Here's the order analysts actually read it in. Executive summary — three minutes. Financial snapshot — they go straight to the model tab open in another window and tie out the numbers. Customer concentration — they want to see the top-five customer dependency. Key-person risk — who walks and the business is in trouble. Cap-table and history of dilution — they want to see what previous rounds looked like, what the cap-table has gone through, and how much has been signed away in side letters. Then they go back to the top and read the rest.

Most founder-written IMs spend forty pages on the market opportunity and three on the financial model assumptions. Investors give the market opportunity ninety seconds. They give the model assumptions thirty minutes. Worse: founders often hide the awkward parts deep in the document, expecting they will not be read. They are read first.

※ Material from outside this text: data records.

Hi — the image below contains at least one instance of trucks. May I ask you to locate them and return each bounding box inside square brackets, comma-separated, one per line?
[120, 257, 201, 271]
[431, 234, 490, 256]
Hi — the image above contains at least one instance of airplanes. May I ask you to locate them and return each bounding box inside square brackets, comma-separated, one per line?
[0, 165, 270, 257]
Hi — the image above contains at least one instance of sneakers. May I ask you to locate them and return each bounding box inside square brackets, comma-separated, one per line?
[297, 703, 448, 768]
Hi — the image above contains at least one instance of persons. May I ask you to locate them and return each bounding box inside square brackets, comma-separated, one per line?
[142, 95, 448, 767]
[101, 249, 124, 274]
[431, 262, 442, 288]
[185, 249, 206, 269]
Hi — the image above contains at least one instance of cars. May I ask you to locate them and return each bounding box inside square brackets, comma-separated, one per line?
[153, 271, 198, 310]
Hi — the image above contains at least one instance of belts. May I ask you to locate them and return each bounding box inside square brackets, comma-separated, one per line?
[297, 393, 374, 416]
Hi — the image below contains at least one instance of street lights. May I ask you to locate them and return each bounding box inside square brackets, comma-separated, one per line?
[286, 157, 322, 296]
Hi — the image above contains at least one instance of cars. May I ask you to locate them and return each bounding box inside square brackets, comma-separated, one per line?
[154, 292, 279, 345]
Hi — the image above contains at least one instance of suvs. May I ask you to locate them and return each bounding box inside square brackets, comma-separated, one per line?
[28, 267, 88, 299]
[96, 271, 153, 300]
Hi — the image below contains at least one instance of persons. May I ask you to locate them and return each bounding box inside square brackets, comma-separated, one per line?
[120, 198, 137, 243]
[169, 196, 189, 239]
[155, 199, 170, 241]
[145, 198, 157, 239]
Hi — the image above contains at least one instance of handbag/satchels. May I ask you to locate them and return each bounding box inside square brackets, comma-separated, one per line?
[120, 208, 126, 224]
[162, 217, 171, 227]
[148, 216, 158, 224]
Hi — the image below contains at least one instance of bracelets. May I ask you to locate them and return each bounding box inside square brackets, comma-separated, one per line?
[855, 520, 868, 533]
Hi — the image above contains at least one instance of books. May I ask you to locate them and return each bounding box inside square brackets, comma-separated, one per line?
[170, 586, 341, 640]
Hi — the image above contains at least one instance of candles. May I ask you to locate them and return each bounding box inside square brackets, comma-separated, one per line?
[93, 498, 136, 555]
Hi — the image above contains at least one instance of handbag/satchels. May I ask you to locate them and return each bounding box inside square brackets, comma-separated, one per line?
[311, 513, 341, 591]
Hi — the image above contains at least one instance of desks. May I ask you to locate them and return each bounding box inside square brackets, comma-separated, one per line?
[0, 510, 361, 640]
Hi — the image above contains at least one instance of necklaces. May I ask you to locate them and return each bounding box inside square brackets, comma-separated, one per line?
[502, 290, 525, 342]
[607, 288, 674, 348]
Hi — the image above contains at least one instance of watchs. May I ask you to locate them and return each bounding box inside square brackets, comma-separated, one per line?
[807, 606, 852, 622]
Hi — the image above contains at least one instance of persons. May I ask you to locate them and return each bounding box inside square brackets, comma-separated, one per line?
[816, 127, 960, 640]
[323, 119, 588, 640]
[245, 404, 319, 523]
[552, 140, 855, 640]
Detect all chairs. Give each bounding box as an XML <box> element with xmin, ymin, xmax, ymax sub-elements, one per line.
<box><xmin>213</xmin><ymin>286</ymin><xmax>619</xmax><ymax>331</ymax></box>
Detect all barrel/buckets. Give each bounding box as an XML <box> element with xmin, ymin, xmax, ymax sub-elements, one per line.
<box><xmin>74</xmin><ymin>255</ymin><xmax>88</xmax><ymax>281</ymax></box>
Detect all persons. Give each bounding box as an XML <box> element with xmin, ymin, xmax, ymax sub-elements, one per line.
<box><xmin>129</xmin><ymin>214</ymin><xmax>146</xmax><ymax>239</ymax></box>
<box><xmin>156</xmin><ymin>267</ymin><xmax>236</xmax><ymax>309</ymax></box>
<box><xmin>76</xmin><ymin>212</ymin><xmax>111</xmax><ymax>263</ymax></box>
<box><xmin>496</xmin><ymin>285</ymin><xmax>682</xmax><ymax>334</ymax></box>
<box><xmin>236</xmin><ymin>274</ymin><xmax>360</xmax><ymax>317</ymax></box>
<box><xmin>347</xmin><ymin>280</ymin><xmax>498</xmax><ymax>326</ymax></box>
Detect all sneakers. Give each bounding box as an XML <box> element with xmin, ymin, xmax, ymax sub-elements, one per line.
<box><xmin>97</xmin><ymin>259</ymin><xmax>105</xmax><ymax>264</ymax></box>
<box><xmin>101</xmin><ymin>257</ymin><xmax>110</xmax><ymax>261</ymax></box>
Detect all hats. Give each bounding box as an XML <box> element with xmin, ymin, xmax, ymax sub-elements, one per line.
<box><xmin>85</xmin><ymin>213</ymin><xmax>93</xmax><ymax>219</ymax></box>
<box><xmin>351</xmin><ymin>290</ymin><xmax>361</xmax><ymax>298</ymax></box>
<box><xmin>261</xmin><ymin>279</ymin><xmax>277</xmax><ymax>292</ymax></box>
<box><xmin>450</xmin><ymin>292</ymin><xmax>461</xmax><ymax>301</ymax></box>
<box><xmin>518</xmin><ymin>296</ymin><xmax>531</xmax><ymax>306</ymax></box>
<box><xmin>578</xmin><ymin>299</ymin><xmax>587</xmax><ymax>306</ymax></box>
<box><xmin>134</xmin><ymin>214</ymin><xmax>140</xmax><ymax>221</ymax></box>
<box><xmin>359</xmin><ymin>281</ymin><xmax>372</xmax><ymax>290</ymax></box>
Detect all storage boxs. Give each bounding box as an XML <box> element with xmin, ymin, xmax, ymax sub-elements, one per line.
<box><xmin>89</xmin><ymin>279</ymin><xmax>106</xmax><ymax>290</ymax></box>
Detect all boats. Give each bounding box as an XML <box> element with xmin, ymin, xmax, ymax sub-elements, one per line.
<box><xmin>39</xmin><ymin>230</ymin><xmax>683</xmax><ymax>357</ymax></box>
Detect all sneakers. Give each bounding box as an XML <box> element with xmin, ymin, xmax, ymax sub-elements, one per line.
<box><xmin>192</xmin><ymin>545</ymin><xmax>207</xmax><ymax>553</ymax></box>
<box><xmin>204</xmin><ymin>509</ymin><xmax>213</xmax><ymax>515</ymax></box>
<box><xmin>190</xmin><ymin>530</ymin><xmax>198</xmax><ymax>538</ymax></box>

What we build, structurally, looks like this. Section 1: 90-second read of what the company does, why now, and what the round funds. Section 2: financial summary with three statements. Section 3: customer and revenue concentration with two years of cohort retention. Section 4: cap-table and ownership history. Section 5: key people and what their roles are. Section 6: the FAQ pack — every awkward question, answered in advance, so the diligence call ends in 45 minutes instead of three hours.

The hardest section is the FAQ pack. We sit with the founder for half a day and write every question an investor will ask. Why is gross margin so low. Why does CAC look like that. Why did the previous CFO leave. Why is your largest customer also your largest shareholder. The questions are the awkward ones. The answers are honest, with the underlying numbers shown.

Founders sometimes resist this. They worry that surfacing every concern up front kills the deal. The opposite is true. The investor was going to find it anyway in week three of diligence, in a far more damaging way. Showing it on page eight of the IM with the data already laid out turns a possible deal-killer into a non-event. That's the whole job of the IM.